Big Bang hala birçok açıdan gizemli bir şekilde anlaşılamadı. Kozmologlar, evrenimizin ilk anları hakkında bilgi almak ve denemek için çeşitli yollar kullanırlar. Bir olasılık, evrenin doğuşuyla yaratılan ve günümüze kadar hayatta kalması gereken kozmik manyetik alanlardır.
Bu sözde magnetokinesis* için önerilmiş olan çok sayıda spekülatif mekanizmaya ek olarak, basit bir plazma-fiziksel etki vardır: Harrison Etkisi. Araştırmacılar bu etkinin Big Bang’da manyetik alanlar üretmiş olabileceğini belirtiyor. Erken evrenin plazmasındaki girdap hareketleri, sürtünmeden dolayı elektrik akımları üreterek, manyetik bir alan oluşturdu.
* Magnetokinesis: Manyetik alan ve manyetizim kontrolüdür
Plazma girdaplarını bu kadar erken bilerek, bu manyetik alanların nasıl oluşturulduğu detaylı olarak hesaplanabilir.
Çevremizdeki galaksilerin dağılımında gerekli bilgiler yer almaktadır, çünkü bu, evrenin başlangıcından beri maddenin hareketinin sonucudur. Bugün galaksilerin oluşumuna yol açan yasaları gayet iyi biliyoruz. Bu, günümüzün galaksi dağılımından, madde dağılımının evrimini oldukça doğru bir şekilde izleyebilmeyi sağlar. Bu bilgi ile bugünün evreninde Harrison Etkisi’nin yarattığı manyetik alanları tahmin etmek de mümkündür.

Max Planck Astrofizik Enstitüsü tarafından yönetilen uluslararası ekip; bugünkü kozmik ortamda ilkel manyetik alanların kalıntılarını hesaplamak için bu mantığı kullanmıştır. Böylece; araştırmacılar öncelikle bölgemizdeki galaksilerin dağılımını araştırdılar ve Big Bang zamanında madde dağılımını hesapladılar. Harrison Etkisini hesaba kattılar ve sonunda onunla üretilen alanları günümüze çevirdiler. Bilim insanları böylelikle, 300 milyon ışık yılı içindeki ilkel manyetik alanın yapısını ve morfolojisini tahmin edebildi.

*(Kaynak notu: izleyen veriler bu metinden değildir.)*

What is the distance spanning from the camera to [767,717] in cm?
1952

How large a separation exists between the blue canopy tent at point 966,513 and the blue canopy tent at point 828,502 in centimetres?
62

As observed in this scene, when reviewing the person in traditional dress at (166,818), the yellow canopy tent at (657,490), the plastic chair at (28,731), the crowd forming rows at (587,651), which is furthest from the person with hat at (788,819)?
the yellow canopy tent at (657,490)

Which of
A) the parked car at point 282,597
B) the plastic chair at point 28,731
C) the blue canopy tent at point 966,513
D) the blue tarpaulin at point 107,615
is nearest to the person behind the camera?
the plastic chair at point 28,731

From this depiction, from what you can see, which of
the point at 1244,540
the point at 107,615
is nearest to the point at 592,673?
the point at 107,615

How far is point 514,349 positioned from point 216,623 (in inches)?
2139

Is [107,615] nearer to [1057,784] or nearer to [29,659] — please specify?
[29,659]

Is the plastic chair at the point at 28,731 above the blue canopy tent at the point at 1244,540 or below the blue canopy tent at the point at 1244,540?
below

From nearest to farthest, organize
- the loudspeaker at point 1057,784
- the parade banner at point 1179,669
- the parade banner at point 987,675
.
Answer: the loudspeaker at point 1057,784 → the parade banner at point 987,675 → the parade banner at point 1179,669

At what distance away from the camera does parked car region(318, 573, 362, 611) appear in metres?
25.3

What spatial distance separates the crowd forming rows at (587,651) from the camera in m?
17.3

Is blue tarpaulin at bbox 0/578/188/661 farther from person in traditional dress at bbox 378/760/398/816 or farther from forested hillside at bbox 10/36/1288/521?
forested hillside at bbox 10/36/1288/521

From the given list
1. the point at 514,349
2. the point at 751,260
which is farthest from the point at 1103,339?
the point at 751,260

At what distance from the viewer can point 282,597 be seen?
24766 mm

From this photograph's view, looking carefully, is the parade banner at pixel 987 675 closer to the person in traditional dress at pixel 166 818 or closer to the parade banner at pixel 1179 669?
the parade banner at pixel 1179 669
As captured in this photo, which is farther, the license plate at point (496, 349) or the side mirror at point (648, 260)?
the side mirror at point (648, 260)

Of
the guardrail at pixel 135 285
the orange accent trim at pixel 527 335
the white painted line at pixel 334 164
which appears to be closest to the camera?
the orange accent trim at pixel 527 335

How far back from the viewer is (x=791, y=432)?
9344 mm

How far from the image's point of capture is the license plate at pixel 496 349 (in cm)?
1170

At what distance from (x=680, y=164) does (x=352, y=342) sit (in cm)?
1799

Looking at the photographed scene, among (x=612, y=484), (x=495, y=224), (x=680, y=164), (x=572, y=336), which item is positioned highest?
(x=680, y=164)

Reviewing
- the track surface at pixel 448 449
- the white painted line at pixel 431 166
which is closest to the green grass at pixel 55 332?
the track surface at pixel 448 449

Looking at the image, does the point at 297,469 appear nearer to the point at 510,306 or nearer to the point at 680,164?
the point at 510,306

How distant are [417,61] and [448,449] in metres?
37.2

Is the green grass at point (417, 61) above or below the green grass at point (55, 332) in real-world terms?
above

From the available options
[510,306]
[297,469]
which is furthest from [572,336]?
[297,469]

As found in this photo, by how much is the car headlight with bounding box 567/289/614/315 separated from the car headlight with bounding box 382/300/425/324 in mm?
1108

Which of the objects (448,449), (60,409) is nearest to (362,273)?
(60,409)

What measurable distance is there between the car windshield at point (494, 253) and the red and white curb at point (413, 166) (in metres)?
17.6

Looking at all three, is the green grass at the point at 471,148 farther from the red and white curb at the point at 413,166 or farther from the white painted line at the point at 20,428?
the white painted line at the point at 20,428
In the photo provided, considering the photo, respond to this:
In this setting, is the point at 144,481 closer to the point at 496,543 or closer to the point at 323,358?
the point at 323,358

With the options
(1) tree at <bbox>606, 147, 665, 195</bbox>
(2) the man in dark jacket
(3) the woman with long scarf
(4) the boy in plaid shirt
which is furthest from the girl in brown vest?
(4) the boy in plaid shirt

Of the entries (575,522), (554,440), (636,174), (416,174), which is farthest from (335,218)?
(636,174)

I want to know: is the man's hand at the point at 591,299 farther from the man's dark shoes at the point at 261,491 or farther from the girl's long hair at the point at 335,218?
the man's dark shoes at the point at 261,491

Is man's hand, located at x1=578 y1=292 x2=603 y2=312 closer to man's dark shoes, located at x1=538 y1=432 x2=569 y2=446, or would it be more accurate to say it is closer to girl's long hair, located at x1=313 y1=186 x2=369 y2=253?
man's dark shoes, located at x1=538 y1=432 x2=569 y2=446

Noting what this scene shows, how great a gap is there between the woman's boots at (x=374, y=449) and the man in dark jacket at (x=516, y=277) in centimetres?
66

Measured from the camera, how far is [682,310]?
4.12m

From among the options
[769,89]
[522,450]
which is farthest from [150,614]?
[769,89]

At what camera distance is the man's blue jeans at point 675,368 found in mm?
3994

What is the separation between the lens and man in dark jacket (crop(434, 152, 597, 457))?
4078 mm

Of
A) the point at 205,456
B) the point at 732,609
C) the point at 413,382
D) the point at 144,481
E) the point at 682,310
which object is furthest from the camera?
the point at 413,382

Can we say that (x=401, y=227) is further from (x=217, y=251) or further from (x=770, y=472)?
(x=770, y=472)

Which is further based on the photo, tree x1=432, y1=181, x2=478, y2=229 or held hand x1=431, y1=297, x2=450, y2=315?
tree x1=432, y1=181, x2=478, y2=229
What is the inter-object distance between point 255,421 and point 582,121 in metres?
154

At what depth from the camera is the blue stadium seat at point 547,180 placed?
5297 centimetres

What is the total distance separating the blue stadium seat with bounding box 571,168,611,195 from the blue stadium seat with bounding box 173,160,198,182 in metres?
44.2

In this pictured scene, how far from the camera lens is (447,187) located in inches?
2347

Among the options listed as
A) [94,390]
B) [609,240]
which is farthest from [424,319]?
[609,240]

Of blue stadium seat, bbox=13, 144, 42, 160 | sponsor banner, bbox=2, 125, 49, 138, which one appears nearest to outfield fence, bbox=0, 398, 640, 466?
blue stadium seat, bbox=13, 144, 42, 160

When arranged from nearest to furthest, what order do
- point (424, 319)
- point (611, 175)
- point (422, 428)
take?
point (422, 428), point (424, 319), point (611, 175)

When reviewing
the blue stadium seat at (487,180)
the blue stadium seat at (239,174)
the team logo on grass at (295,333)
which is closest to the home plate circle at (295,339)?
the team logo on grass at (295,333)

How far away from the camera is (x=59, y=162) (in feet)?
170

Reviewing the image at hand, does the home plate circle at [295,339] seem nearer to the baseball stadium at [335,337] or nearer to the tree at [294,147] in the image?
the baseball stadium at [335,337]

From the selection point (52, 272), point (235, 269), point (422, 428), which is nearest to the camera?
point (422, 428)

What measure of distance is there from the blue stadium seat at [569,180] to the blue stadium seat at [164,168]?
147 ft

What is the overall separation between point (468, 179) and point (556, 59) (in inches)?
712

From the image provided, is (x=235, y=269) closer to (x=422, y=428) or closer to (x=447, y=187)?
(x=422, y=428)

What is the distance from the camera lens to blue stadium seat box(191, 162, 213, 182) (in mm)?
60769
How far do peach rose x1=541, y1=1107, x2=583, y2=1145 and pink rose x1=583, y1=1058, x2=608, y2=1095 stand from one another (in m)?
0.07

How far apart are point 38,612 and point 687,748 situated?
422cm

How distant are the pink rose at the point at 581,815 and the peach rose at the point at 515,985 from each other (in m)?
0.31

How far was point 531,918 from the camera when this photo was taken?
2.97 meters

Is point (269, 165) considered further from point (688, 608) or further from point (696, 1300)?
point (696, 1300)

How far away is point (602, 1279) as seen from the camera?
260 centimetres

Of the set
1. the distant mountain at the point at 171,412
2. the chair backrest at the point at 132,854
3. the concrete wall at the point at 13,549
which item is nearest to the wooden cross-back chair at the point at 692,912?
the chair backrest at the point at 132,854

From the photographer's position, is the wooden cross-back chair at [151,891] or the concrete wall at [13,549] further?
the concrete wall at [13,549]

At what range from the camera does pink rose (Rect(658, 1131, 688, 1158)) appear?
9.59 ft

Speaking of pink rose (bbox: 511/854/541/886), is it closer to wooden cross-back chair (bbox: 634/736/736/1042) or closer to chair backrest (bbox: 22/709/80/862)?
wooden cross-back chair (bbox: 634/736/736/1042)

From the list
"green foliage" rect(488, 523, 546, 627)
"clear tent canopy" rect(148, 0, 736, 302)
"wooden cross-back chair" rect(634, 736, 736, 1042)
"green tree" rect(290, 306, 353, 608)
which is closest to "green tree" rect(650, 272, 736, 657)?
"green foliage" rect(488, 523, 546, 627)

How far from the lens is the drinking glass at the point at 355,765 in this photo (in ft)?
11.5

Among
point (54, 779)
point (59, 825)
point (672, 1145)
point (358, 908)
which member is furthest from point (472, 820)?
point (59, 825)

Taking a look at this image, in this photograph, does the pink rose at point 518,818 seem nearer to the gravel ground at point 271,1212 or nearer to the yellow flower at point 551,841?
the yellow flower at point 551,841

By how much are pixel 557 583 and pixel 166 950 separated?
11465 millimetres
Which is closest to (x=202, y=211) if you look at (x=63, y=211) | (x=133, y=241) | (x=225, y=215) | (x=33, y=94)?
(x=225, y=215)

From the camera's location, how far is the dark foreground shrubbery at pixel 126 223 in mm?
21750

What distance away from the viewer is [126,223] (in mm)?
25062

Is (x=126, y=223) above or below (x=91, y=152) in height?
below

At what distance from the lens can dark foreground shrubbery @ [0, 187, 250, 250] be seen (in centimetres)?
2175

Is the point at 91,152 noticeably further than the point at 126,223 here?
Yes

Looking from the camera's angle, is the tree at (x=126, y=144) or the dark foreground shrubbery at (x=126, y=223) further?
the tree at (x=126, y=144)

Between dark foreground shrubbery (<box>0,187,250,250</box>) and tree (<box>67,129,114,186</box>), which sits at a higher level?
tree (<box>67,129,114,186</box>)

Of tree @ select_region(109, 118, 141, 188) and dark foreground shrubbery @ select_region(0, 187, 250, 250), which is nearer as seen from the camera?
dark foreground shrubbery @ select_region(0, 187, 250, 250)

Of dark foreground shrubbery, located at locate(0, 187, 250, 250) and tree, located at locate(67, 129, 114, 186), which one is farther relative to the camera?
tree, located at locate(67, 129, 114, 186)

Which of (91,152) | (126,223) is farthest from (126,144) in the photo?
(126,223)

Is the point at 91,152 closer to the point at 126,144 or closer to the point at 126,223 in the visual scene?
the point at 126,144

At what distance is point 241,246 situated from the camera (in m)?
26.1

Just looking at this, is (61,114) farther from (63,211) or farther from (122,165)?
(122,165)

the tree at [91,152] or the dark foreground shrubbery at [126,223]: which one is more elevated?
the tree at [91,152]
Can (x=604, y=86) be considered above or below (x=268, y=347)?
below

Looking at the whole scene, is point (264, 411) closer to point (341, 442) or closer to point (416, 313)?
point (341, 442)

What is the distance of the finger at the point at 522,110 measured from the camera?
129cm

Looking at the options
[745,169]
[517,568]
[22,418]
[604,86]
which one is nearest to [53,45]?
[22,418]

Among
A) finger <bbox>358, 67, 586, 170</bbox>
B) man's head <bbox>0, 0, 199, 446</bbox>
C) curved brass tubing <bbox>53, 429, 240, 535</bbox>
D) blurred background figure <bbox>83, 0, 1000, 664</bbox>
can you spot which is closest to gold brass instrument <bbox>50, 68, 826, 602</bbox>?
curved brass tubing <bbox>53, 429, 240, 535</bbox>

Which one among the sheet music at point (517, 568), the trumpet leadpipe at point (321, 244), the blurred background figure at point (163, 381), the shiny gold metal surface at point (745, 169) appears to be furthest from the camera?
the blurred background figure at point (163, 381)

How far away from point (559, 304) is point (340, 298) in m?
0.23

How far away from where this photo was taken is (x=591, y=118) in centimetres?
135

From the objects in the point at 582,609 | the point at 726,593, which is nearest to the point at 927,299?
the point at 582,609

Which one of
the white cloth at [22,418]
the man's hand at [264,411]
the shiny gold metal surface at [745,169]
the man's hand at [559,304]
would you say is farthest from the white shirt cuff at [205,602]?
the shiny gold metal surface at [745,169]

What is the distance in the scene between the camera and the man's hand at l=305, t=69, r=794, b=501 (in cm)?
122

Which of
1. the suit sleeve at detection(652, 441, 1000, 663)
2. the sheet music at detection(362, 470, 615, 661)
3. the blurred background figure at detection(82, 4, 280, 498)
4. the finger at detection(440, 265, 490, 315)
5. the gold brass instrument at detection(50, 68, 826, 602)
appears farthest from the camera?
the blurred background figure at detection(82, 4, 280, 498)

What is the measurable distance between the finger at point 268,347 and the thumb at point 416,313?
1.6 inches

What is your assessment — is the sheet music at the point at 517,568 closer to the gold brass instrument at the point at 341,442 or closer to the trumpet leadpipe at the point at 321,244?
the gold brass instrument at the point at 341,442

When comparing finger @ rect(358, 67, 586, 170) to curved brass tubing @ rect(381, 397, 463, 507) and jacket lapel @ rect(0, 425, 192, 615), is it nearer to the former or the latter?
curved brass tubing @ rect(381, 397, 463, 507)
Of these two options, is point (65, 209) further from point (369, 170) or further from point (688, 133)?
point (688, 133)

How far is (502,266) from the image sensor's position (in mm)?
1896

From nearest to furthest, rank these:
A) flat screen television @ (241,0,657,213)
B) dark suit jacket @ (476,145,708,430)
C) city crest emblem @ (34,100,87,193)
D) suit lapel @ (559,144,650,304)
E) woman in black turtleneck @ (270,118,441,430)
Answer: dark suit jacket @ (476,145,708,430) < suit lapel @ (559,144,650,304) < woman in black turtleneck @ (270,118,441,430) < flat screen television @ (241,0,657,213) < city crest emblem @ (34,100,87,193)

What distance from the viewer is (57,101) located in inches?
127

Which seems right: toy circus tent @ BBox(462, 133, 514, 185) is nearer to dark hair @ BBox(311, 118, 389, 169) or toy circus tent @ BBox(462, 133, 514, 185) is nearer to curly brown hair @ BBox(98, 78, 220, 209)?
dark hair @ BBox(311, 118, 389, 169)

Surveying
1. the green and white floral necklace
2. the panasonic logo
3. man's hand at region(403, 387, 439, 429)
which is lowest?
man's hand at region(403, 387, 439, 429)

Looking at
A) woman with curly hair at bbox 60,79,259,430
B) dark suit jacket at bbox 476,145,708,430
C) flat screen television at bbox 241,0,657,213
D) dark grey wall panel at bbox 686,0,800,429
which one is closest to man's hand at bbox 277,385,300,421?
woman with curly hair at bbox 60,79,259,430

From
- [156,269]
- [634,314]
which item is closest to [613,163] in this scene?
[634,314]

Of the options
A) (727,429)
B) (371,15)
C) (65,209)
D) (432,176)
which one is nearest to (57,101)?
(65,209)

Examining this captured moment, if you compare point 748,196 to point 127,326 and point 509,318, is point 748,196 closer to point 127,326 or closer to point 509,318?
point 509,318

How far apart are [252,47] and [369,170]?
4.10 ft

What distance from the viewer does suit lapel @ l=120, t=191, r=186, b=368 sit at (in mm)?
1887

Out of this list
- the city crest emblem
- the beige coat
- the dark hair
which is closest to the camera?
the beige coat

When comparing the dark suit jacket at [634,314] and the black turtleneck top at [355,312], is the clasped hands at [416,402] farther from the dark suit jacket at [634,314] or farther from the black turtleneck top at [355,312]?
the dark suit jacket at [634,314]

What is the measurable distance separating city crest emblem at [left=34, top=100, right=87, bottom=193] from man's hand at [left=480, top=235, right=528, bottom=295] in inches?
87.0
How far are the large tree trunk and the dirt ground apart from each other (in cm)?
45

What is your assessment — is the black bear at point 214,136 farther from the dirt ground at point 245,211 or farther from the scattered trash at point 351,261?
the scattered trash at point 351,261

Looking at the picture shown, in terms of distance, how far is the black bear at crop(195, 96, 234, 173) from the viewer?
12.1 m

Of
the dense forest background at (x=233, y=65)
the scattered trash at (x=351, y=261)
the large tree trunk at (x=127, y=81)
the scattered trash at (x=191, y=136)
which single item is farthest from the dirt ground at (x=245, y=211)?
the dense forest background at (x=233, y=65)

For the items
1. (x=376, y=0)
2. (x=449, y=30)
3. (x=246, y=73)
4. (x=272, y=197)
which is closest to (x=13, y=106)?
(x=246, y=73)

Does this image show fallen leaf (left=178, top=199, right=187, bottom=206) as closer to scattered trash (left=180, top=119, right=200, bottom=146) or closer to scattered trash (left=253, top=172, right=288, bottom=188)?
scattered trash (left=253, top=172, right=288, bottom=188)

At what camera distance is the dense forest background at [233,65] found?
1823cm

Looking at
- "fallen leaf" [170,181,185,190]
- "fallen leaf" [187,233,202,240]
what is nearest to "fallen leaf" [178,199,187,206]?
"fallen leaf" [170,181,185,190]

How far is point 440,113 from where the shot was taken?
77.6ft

Ne yazık ki, teori gözlemle test edilemez: Hesaplanan Manyetik Alan, Dünya’nın manyetik alanından 27 kat daha küçük ve bu nedenle mevcut ölçüm eşiğinin çok altındadır.
Yine de yapılan tüm bu ölçümlerle; Evren’in bilinen yerlerinde, insanın evreni yüksek hassasiyetle anlayabildiği ve içinde ince etkileri hesaplayabildiği gösterildi.